* [REQUIRED WORK]: Quote the listing below word for word, stopping after the line that contains "Researchers compared code".

[[ DATA TO PROCESS, beginning ]]

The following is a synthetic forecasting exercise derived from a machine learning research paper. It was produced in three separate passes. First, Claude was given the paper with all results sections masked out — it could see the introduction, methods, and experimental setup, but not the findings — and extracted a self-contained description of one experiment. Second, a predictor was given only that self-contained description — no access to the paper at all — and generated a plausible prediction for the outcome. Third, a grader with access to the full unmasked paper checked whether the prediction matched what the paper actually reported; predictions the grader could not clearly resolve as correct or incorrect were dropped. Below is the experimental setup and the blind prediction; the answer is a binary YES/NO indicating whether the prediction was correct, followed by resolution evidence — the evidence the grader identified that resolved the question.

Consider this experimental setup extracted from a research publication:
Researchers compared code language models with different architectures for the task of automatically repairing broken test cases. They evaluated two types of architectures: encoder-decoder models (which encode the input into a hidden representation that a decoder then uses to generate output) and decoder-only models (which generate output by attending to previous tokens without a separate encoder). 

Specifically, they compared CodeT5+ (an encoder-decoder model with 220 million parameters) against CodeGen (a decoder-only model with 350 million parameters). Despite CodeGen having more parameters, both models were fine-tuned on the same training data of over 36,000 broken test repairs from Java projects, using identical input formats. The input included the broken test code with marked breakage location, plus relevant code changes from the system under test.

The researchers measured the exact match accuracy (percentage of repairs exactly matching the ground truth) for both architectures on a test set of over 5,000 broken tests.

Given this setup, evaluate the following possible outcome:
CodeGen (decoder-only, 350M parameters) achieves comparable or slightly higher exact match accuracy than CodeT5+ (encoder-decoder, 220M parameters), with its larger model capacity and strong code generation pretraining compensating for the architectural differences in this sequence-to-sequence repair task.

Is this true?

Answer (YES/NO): NO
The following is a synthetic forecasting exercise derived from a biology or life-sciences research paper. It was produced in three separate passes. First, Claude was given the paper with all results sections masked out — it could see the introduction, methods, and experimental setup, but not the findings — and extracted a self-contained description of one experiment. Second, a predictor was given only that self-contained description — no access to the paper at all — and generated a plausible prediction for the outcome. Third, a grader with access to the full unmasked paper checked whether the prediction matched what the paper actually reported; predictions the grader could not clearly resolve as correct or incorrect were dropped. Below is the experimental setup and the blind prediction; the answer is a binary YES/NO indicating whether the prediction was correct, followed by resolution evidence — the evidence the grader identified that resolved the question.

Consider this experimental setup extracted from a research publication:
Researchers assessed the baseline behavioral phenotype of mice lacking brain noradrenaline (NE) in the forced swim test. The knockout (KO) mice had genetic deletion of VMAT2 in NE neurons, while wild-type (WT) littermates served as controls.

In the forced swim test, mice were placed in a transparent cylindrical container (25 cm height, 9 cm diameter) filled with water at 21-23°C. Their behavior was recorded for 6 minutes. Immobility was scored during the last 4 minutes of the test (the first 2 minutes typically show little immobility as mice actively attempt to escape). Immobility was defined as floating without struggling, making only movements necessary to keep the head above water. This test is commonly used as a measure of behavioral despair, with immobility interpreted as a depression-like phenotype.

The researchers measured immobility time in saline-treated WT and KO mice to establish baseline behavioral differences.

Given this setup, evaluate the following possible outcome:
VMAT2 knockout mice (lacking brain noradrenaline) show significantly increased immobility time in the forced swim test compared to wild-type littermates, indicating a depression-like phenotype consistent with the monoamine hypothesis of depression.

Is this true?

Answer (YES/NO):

[[ DATA TO PROCESS, end ]]

* [EXERCISE ANSWER]:
The following is a synthetic forecasting exercise derived from a machine learning research paper. It was produced in three separate passes. First, Claude was given the paper with all results sections masked out — it could see the introduction, methods, and experimental setup, but not the findings — and extracted a self-contained description of one experiment. Second, a predictor was given only that self-contained description — no access to the paper at all — and generated a plausible prediction for the outcome. Third, a grader with access to the full unmasked paper checked whether the prediction matched what the paper actually reported; predictions the grader could not clearly resolve as correct or incorrect were dropped. Below is the experimental setup and the blind prediction; the answer is a binary YES/NO indicating whether the prediction was correct, followed by resolution evidence — the evidence the grader identified that resolved the question.

Consider this experimental setup extracted from a research publication:
Researchers compared code language models with different architectures for the task of automatically repairing broken test cases. They evaluated two types of architectures: encoder-decoder models (which encode the input into a hidden representation that a decoder then uses to generate output) and decoder-only models (which generate output by attending to previous tokens without a separate encoder). 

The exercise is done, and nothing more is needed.